We’ve made it an Exercise of the Week because it’s a great exercise to incorporate into your routine for a number of reasons. It builds strength and endurance in the legs, it challenges the cardiovascular system, it can be easily incorporated into a weight-based interval program and it’s very easy to increase intensity. That’s done by speeding up the movement, increasing the height of the bench, increasing the external weight you use, or any / all of the above.

Here’s what it looks like:


Start by placing one foot on the ground and one foot on a stable, elevated surface. Both legs should be bent when starting out. Extend the elevated leg, bringing the body off the ground. Dynamically switch feet on top of the bench, as if you were hopping from one foot to the other. Lower your body down to a starting position on the opposite side.

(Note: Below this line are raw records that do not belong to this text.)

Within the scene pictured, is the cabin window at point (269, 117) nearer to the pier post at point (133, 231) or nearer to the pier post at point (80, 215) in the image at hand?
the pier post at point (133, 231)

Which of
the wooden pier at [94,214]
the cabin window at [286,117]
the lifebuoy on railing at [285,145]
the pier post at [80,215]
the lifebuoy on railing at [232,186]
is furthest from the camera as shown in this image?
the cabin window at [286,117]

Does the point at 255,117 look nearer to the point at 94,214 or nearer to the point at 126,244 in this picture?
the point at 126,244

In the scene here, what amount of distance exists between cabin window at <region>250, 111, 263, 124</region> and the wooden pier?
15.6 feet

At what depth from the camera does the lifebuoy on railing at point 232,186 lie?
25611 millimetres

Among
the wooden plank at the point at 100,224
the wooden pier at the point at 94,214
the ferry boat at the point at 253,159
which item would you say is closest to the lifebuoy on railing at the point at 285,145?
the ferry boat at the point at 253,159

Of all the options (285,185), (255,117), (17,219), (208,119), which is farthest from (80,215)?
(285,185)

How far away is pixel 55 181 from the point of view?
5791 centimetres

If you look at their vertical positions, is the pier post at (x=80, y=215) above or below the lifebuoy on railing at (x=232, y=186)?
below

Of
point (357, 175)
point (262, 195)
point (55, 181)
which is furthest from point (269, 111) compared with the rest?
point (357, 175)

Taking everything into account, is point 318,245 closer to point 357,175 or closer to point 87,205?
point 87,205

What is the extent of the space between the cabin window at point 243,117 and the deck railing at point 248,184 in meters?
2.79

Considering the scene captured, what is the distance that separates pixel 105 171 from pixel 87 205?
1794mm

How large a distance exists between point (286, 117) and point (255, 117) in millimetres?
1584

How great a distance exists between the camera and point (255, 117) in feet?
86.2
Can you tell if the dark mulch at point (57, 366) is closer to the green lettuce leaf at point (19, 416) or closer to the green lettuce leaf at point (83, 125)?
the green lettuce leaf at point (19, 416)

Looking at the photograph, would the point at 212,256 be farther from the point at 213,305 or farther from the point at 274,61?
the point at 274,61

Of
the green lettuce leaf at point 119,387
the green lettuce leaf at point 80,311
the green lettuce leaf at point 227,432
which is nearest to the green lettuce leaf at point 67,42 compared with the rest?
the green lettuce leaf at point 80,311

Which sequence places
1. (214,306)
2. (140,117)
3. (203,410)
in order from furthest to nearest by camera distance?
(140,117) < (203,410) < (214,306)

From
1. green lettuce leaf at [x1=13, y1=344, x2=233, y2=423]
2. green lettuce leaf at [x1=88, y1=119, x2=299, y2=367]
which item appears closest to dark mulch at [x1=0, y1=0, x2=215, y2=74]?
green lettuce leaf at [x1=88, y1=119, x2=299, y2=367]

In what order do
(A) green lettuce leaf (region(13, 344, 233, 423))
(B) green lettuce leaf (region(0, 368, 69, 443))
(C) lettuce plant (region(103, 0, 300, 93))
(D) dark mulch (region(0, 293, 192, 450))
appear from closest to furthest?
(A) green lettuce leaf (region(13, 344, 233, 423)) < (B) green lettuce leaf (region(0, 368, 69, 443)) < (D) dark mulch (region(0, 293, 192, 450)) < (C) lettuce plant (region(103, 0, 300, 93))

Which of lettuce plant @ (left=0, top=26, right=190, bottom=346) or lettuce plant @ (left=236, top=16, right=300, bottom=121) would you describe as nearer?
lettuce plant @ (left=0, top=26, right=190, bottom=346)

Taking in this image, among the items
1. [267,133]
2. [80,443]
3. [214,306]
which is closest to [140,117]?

The “ground” leg should be bent, as if you were doing an uneven squat. At no point should both feet be on top of the bench at the same time. This is a speed drill designed to promote strength, endurance and conditioning so the idea is to keep a fast but controlled pace.

As I mentioned in the second paragraph, you can easily increase the difficulty by:

1.) Increasing the speed of the movement
2.) Increasing the height of the bench
3.) Increasing the weight you use
4.) Any combination of 1 – 3

The external weight in the example above is a kettlebell. You can also use a weighted vest, dumbbells, sandbags, medicine balls or virtually any weighted implement to get the same effect.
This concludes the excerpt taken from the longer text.